OTTAWA — Justin Trudeau soutient que la sécurité des enfants prime sur toute chose mais il refuse de préciser si son gouvernement créera un registre public de pédophiles dangereux.

La Presse canadienne a révélé récemment que des hauts fonctionnaires avaient recommandé au ministre de la Sécurité publique, Ralph Goodale, de mettre sur la glace ce projet de registre public de pédophiles à risque élevé. Actuellement, seules les autorités ont accès à ces informations.

Dans une note interne préparée pour M. Goodale en mars 2016, les fonctionnaires écrivent qu’étant donné «certaines questions qui ont été soulevées», le gouvernement devrait peut-être abandonner cette idée. La note évoquait notamment le manque de ressources ou la crainte d’une justice citoyenne.

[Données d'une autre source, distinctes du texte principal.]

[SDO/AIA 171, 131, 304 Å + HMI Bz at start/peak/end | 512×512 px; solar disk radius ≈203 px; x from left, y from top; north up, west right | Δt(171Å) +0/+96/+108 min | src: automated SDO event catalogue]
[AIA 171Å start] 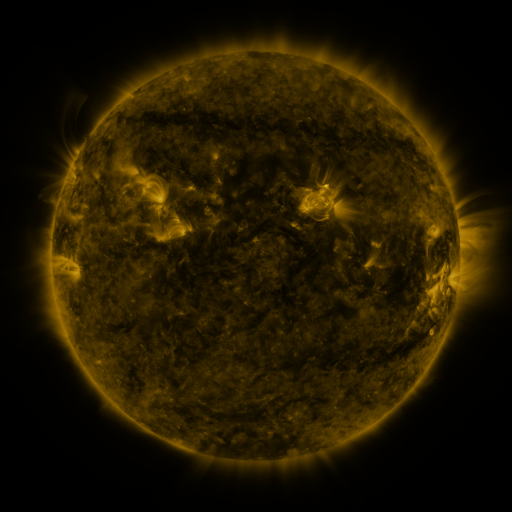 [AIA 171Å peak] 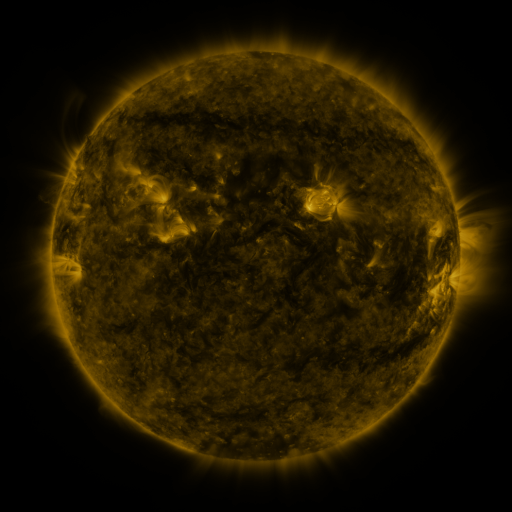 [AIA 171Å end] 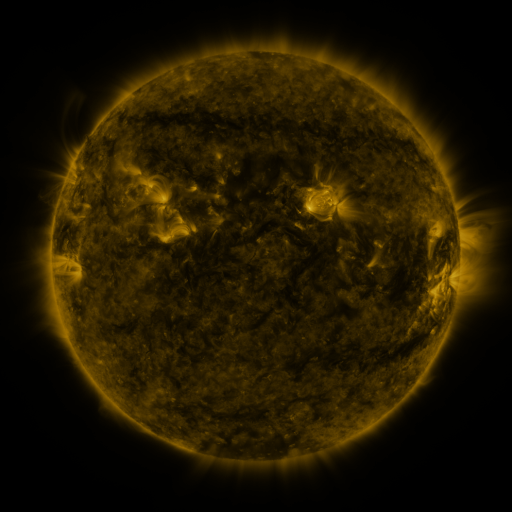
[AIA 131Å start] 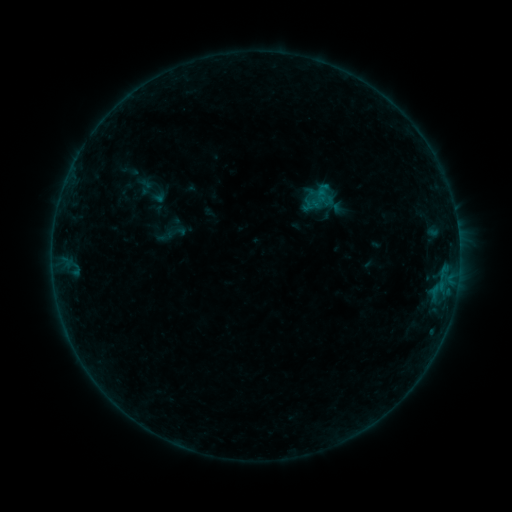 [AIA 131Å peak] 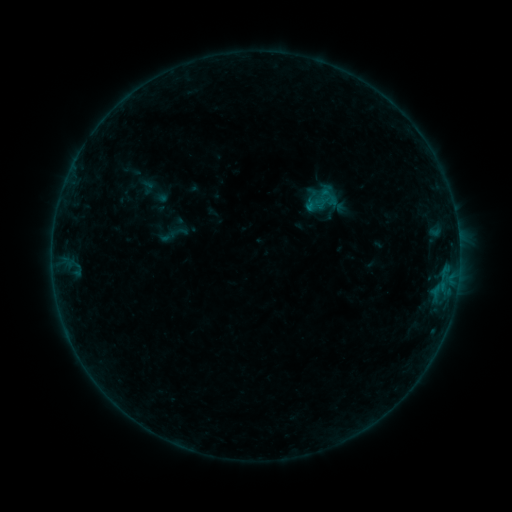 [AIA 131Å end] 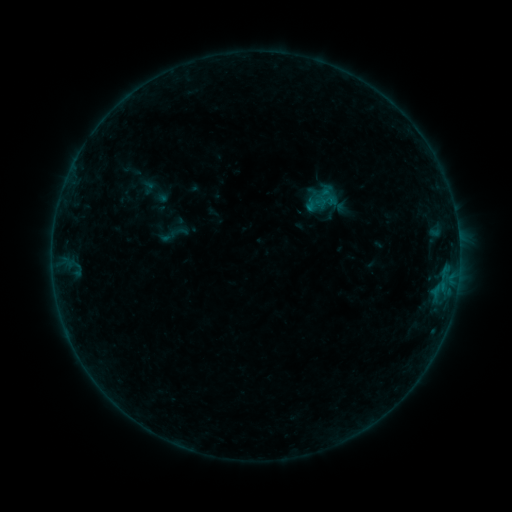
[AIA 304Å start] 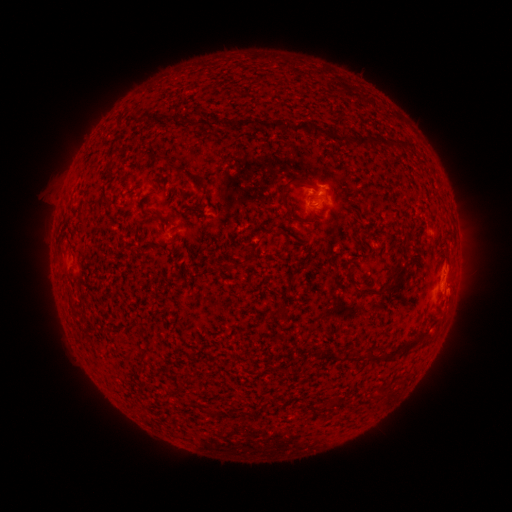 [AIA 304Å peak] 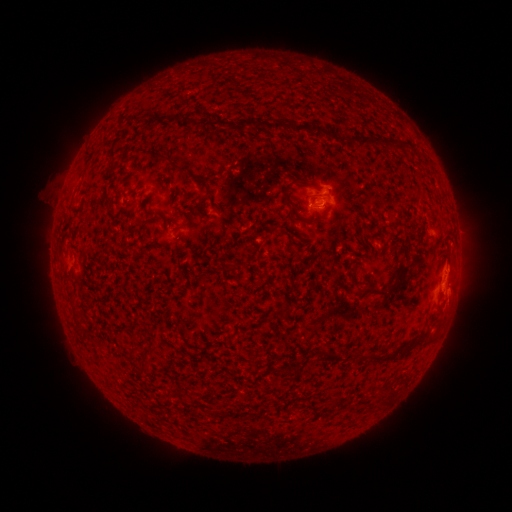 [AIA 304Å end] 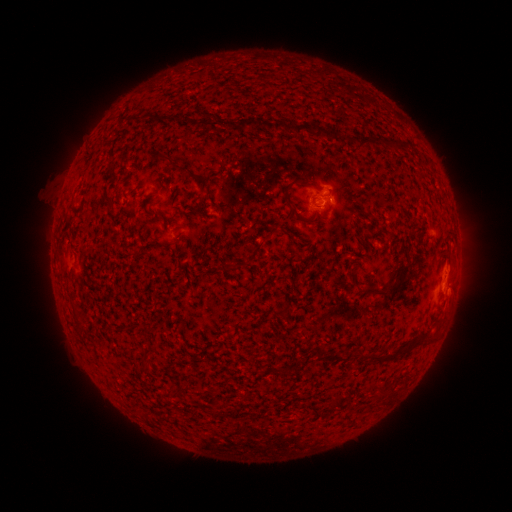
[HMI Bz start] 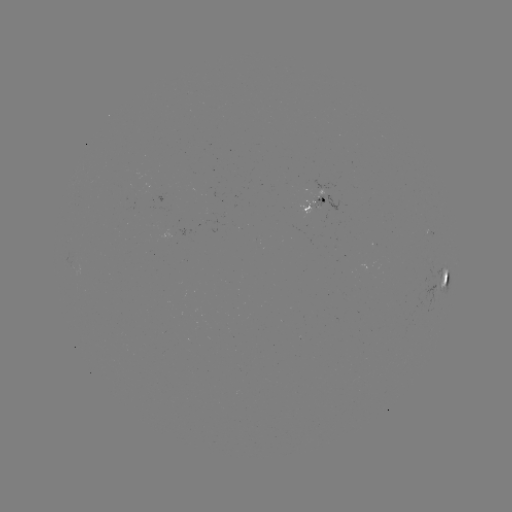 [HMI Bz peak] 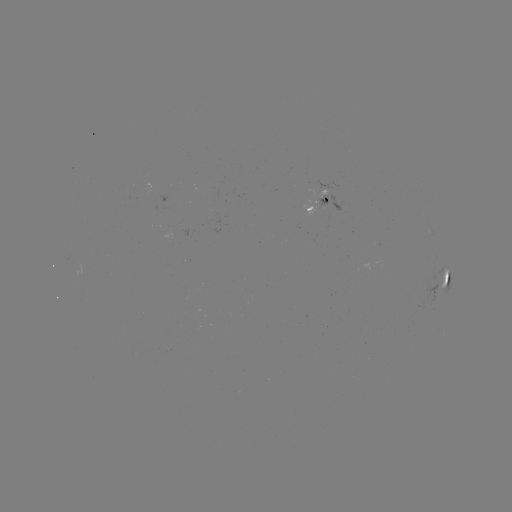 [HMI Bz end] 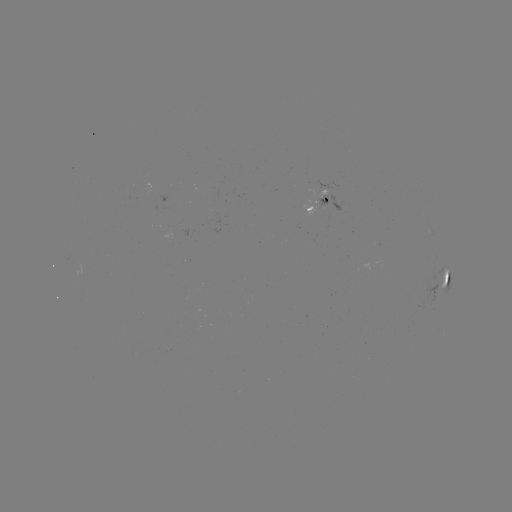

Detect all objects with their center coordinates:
emerging-flux region: (317, 205)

Des députés conservateurs ont demandé au premier ministre, en Chambre mercredi, si les libéraux allaient reprendre cette initiative déjà envisagée dans un projet de loi adopté par le gouvernement de Stephen Harper.

M. Trudeau a répondu que la police est déjà prévenue lorsque des délinquants à risque élevé sont libérés de prison, et que les policiers peuvent alors informer la population si cette situation est préoccupante.

Le député conservateur Rob Nicholson, qui a été ministre de la Justice dans les gouvernements Harper, a demandé au premier ministre si oui ou non il permettrait aux Canadiens d’avoir accès à un registre public qui contribuerait à la sécurité de leurs enfants.

Le premier ministre a accusé l’opposition de s’adonner à de la basse politique sur un enjeu important. Il a soutenu que les conservateurs avaient déposé un projet de loi prévoyant la création d’un registre mais qu’ils n’avaient pas mis l’argent nécessaire pour le mettre en oeuvre — une attitude typique du précédent gouvernement, a-t-il dit.